In general, an extraction regex looks like

(?s)pattern.*?(?=pattern|$)

Or, if the pattern is at the start of a line,

(?sm)^pattern.*?(?=\npattern|\Z)

Here, you could use

re.findall(r'chapter [0-9].*?(?=chapter [0-9]|\Z)', text)

See this regex demo. Details:

  • chapter [0-9] - chapter + space and a digit
  • .*? - any zero or more chars, as few as possible
  • (?=chapter [0-9]|\Z) - a positive lookahead that matches a location immediately followed with chapter, space, digit, or end of the whole string.

Here, since the text starts with the keyword, you may use

import re
teststr= 'chapter 1 Here is a block of text from chapter one.  chapter 2 Here is another block of text from the second chapter.  chapter 3 Here is the third and final block of text.'
my_result = [x.strip() for x in re.split(r'(?!^)(?=chapter \d)', teststr)]
print( my_result )
# => ['chapter 1 Here is a block of text from chapter one.', 'chapter 2 Here is another block of text from the second chapter.', 'chapter 3 Here is the third and final block of text.']

See the Python demo.
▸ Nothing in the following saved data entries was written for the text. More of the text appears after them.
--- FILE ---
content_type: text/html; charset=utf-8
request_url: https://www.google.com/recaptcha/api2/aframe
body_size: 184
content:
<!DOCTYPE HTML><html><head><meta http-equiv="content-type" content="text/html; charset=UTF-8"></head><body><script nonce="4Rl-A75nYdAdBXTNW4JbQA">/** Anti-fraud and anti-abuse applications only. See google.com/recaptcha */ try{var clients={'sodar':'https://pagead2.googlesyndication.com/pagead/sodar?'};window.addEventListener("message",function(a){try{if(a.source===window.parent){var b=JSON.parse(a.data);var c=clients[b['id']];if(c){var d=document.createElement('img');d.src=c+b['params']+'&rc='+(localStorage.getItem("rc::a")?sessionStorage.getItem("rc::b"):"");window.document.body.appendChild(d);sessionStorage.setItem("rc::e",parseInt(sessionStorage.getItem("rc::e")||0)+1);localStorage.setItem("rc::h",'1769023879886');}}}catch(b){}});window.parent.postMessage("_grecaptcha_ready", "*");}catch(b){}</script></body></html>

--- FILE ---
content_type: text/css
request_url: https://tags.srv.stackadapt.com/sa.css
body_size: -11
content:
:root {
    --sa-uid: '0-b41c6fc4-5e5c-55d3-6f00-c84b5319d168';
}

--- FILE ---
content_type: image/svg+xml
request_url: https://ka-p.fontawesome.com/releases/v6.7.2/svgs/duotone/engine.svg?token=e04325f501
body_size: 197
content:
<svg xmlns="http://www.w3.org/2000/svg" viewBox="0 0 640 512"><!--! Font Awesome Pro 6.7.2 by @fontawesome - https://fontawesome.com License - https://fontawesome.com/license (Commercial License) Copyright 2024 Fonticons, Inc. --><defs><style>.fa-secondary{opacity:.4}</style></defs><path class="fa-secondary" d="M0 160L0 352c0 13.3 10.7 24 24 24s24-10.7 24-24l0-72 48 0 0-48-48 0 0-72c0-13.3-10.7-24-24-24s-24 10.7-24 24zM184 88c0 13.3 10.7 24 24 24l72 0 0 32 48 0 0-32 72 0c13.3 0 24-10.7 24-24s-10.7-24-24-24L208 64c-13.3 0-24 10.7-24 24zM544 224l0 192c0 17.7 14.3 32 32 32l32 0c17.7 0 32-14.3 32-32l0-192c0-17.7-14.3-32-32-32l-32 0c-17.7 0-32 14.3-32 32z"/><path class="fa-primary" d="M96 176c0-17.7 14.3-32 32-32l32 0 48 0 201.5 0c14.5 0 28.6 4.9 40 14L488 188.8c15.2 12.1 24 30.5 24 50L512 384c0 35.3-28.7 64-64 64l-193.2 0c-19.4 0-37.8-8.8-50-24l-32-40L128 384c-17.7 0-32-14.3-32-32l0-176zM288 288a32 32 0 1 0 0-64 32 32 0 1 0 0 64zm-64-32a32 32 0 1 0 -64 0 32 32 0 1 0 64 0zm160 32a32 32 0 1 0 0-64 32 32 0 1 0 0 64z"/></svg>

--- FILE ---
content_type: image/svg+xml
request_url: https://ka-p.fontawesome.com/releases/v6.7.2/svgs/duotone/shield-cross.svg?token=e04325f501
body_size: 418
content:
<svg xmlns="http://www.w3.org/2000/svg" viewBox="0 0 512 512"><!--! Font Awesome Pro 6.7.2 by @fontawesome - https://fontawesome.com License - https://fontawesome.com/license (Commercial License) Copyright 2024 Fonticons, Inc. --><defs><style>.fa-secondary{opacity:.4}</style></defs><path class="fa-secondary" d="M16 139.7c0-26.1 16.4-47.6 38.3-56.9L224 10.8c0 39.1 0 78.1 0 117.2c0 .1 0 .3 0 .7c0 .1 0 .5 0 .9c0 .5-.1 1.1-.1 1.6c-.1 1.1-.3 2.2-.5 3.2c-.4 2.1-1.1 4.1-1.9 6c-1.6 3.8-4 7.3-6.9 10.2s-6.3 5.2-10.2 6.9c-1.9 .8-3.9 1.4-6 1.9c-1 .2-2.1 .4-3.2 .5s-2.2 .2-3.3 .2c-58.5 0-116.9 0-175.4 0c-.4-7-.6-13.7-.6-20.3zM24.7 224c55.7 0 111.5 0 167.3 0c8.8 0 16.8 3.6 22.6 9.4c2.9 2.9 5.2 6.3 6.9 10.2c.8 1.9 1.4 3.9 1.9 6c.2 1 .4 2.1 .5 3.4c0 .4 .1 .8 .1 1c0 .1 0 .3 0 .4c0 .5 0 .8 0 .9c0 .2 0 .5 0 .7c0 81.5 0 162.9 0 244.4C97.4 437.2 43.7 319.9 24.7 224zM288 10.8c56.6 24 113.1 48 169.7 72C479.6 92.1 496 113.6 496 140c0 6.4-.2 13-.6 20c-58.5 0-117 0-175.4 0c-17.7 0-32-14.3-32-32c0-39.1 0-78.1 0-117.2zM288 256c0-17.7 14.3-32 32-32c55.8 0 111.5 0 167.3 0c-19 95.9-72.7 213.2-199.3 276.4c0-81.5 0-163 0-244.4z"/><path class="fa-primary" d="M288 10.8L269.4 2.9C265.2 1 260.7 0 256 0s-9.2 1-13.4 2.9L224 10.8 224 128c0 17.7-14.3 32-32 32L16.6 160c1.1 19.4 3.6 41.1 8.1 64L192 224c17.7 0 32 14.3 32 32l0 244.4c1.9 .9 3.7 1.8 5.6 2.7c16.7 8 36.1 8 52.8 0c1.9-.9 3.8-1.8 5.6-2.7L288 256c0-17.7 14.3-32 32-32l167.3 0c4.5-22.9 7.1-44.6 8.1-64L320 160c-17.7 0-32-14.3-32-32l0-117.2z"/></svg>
The (?!^)(?=chapter \d) regex means:

  • (?!^) - find a location that is not at the start of string and
  • (?=chapter \d) - is immediately followed with chapter, space and any digit.

The pattern is used to split the string at the found locations, and does not consume any chars, hence, the results are stripped from whitespace in a list comprehension.